No quería tener nada que ver con el rollo del hogar y la familia. Él, mejor que nadie, sabía que el compromiso a ese nivel no funcionaba, ya que ni siquiera se acordaba de su propia madre, la segunda esposa de su padre. Ella lo había dejado cuando tenía dos años de edad y desde entonces había tenido una larga lista de canguros y au pairs, por no hablar de las madrastras, que lo habían ignorado y que habían terminado abandonando también a sus propios hijos. Básicamente habían tomado el dinero y huido. Así, mucho antes de graduarse en el instituto, J. T. había descubierto que las mujeres también se podían comprar.

Entonces también había aprendido otro par de lecciones útiles. Había descubierto que las mujeres fingían para conseguir lo que deseaban, y que la mejor forma de atraer la atención era metiéndose en líos.
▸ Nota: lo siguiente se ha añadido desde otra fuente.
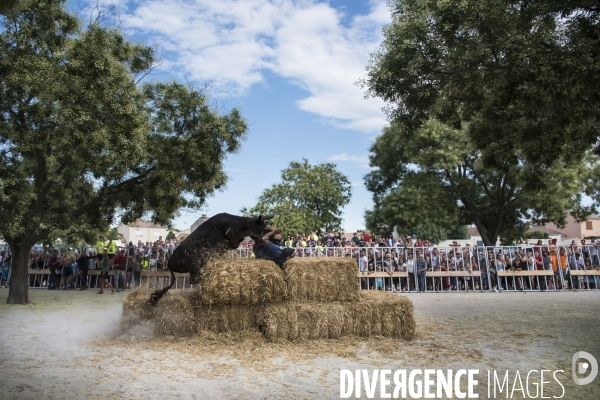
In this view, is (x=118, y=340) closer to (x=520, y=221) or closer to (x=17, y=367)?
(x=17, y=367)

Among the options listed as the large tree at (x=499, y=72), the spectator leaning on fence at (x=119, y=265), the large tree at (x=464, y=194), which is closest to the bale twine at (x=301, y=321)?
the large tree at (x=499, y=72)

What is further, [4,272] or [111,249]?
Answer: [4,272]

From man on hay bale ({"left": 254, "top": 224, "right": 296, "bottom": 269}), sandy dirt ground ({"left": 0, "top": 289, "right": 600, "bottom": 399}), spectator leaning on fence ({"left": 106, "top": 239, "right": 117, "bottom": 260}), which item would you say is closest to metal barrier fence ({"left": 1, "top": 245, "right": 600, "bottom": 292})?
spectator leaning on fence ({"left": 106, "top": 239, "right": 117, "bottom": 260})

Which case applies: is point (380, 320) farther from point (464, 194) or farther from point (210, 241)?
point (464, 194)

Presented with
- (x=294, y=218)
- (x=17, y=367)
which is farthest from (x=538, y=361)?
(x=294, y=218)

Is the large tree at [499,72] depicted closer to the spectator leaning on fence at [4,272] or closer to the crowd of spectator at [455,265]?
the crowd of spectator at [455,265]

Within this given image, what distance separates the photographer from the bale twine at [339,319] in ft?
24.1

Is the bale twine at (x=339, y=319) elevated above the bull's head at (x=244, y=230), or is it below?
below

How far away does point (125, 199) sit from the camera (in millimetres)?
15453

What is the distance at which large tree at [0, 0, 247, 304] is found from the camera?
1238 centimetres

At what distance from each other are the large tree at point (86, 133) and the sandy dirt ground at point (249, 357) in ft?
17.2

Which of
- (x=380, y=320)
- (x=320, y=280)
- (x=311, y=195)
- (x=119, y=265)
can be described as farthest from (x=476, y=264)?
(x=311, y=195)

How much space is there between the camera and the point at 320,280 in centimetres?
784

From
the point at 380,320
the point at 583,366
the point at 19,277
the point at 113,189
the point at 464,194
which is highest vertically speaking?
the point at 464,194
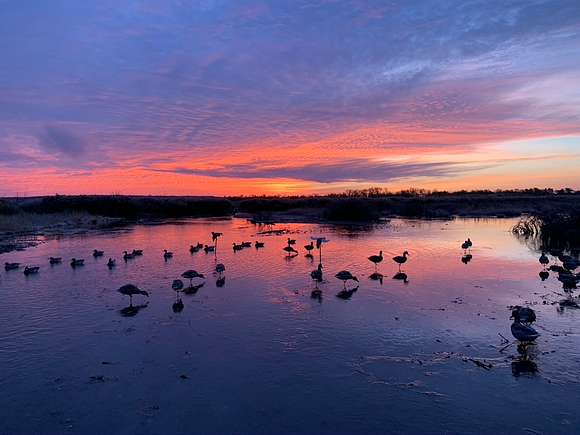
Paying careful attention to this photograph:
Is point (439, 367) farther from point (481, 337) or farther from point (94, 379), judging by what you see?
point (94, 379)

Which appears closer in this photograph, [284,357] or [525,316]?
[284,357]

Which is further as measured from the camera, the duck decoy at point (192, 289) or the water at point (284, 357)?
the duck decoy at point (192, 289)

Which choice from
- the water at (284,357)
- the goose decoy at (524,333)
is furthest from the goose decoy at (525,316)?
the goose decoy at (524,333)

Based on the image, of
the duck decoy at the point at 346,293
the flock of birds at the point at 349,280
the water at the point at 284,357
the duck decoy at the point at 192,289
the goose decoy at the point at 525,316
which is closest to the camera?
the water at the point at 284,357

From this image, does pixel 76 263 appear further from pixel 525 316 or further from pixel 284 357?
pixel 525 316

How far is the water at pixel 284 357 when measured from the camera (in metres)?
6.49

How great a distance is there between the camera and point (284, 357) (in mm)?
8500

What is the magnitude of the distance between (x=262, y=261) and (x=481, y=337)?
11.2 m

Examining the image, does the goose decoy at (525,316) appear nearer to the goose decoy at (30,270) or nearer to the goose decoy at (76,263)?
the goose decoy at (30,270)

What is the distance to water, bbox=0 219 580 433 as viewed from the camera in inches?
255

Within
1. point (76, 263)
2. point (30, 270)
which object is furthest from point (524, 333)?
point (76, 263)

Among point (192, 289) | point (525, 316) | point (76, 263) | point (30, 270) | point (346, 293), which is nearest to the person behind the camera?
point (525, 316)

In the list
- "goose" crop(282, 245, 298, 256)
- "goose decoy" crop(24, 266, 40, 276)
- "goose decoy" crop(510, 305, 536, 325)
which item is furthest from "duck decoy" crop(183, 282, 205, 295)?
"goose decoy" crop(510, 305, 536, 325)

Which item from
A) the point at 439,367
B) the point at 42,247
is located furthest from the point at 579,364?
the point at 42,247
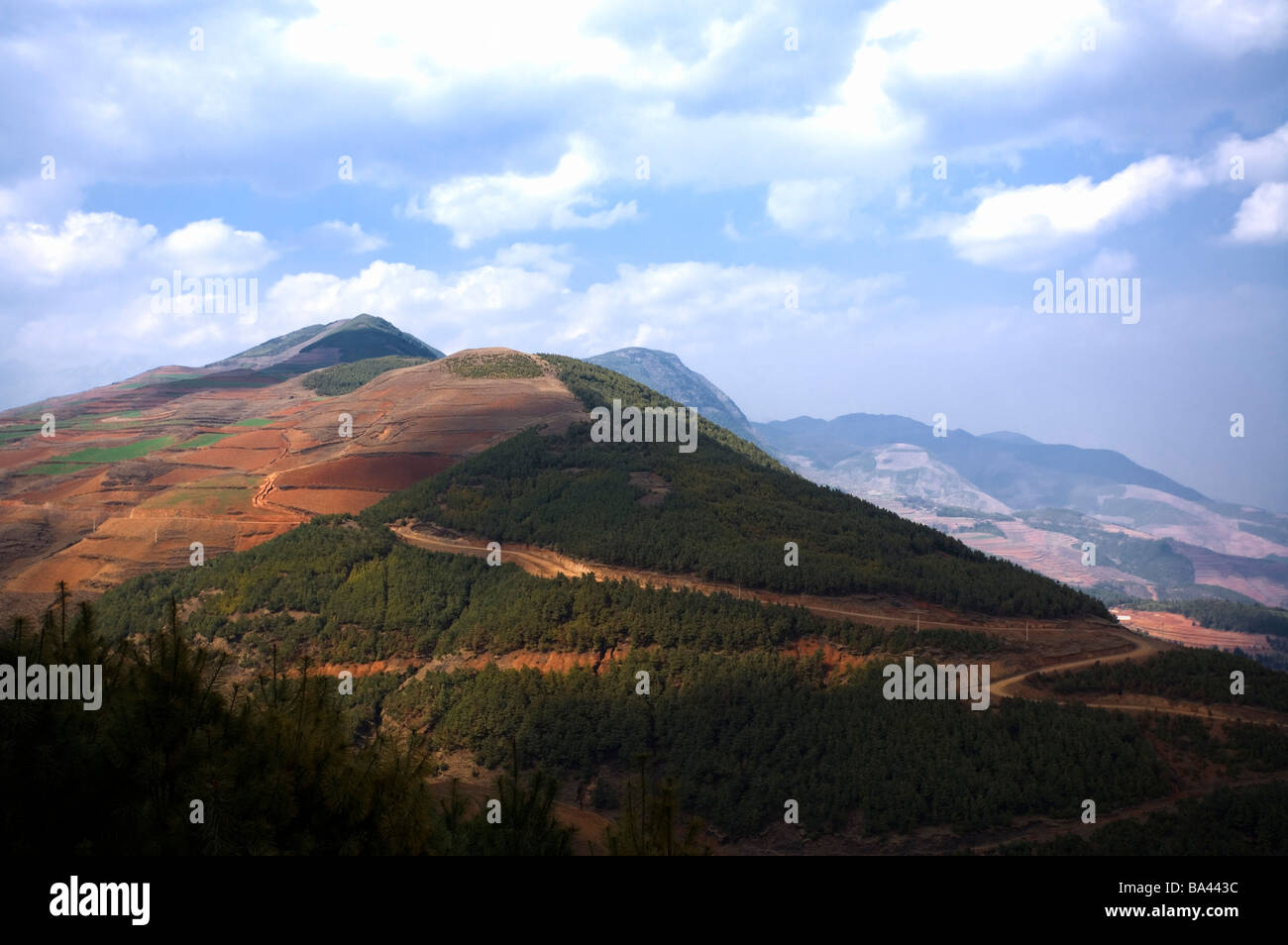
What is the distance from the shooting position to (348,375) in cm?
16100

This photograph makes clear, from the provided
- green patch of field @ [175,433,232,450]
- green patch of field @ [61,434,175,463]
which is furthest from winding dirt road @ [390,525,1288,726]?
green patch of field @ [61,434,175,463]

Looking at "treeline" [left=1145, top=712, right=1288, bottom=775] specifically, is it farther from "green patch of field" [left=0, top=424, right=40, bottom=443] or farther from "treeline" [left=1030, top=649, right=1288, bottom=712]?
"green patch of field" [left=0, top=424, right=40, bottom=443]

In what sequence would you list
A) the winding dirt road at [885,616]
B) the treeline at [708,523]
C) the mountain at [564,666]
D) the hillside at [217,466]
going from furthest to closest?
the hillside at [217,466] < the treeline at [708,523] < the winding dirt road at [885,616] < the mountain at [564,666]

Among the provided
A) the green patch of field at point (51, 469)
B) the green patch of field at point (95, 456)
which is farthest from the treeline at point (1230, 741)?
the green patch of field at point (51, 469)

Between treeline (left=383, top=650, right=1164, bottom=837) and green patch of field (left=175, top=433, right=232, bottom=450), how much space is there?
78.8 meters

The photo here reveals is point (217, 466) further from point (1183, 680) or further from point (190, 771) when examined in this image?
point (1183, 680)

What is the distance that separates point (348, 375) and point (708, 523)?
11716 centimetres

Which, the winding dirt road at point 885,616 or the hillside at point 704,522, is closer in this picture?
the winding dirt road at point 885,616

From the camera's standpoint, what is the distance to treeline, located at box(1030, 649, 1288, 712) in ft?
136

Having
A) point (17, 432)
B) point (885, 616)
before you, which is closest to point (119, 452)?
point (17, 432)

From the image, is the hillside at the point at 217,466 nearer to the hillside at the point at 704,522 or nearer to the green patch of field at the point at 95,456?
the green patch of field at the point at 95,456

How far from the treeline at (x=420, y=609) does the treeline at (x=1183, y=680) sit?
5.22 metres

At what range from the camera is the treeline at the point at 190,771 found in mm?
9867
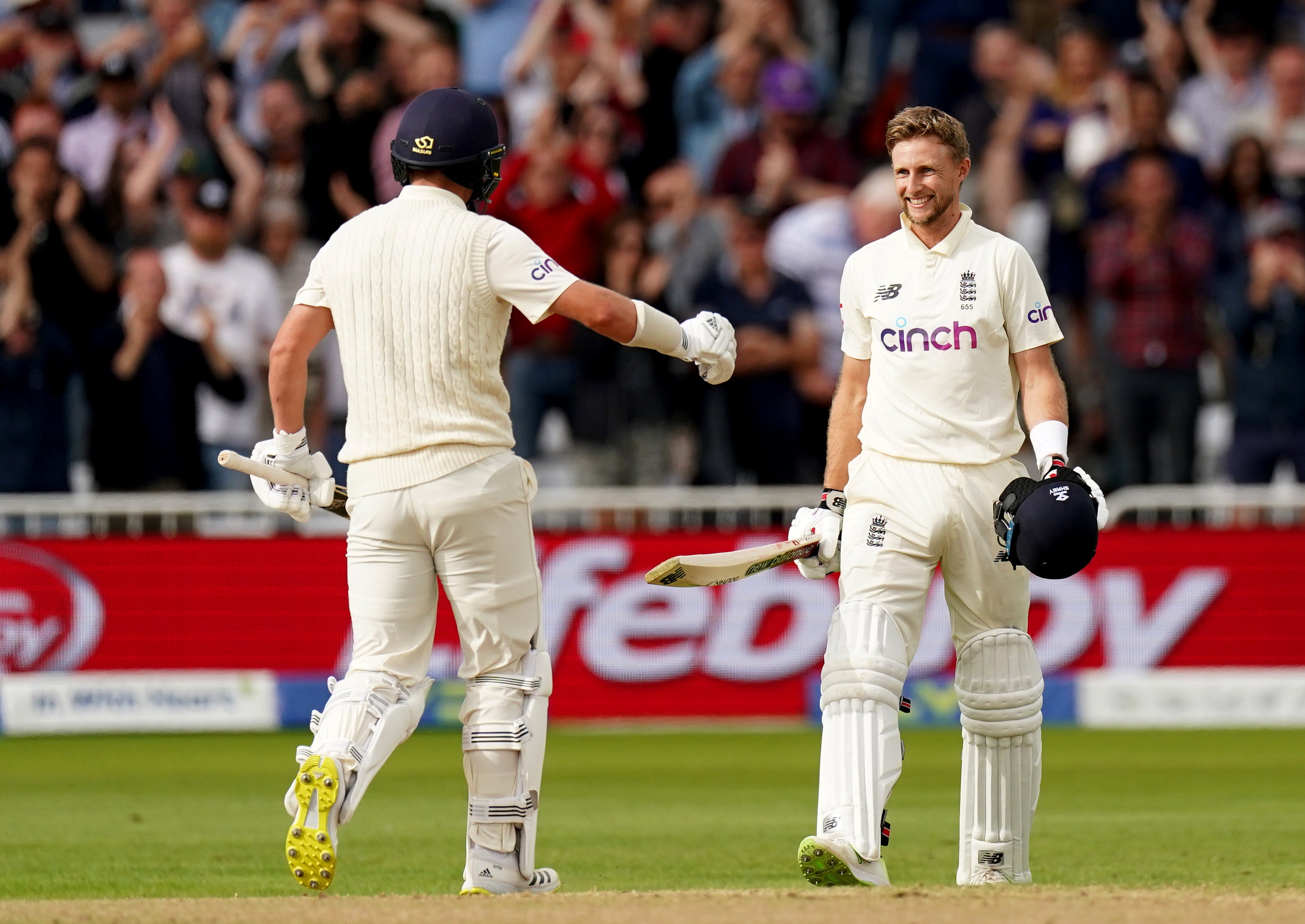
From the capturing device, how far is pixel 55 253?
13.9 meters

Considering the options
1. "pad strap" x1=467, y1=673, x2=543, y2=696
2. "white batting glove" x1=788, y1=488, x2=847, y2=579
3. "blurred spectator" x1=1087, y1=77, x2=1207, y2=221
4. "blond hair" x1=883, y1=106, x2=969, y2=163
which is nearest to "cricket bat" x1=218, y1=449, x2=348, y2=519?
"pad strap" x1=467, y1=673, x2=543, y2=696

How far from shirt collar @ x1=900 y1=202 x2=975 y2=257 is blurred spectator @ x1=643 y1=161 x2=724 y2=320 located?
6833 mm

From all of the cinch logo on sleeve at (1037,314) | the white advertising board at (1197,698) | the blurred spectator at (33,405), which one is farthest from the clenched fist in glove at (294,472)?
the white advertising board at (1197,698)

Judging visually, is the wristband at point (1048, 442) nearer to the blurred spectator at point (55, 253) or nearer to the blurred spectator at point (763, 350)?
the blurred spectator at point (763, 350)

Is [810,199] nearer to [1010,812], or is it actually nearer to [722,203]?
[722,203]

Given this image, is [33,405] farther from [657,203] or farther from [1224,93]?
[1224,93]

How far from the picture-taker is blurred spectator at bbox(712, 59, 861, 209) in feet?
47.7

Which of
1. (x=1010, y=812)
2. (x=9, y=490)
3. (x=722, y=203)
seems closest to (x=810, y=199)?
(x=722, y=203)

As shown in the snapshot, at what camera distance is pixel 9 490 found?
1378 centimetres

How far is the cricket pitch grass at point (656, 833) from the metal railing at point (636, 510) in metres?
1.33

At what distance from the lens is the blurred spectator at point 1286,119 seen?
587 inches

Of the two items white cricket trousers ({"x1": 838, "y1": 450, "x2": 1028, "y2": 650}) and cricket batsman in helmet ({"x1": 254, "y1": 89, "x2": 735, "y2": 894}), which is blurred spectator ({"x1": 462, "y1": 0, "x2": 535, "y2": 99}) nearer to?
cricket batsman in helmet ({"x1": 254, "y1": 89, "x2": 735, "y2": 894})

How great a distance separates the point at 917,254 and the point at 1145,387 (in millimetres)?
7080

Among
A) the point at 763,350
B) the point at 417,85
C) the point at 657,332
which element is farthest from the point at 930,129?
the point at 417,85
Sólo con la visita de un policía conseguía pasar apenas diez minutos con su padre, y muchas veces no volvía a verlo hasta la semana siguiente.

El ascensor aminoró la velocidad. Un sutil «ding» anunció la llegada a su piso.

Ya no le causaba problemas a nadie. Por lo menos ya no tenía que preocuparse de que amenazaran con expulsarle del colegio. Había logrado refinar su talento rebelde hasta convertirlo en una habilidad para saltarse las reglas cuando no le convenían. Sin embargo, su opinión de las mujeres no había cambiado mucho. La condición que había puesto su padre era que las mujeres no supieran nada de ellos ni de su riqueza. No obstante, cuando por fin se decidiera a buscar a una chica, sus requisitos serían más específicos.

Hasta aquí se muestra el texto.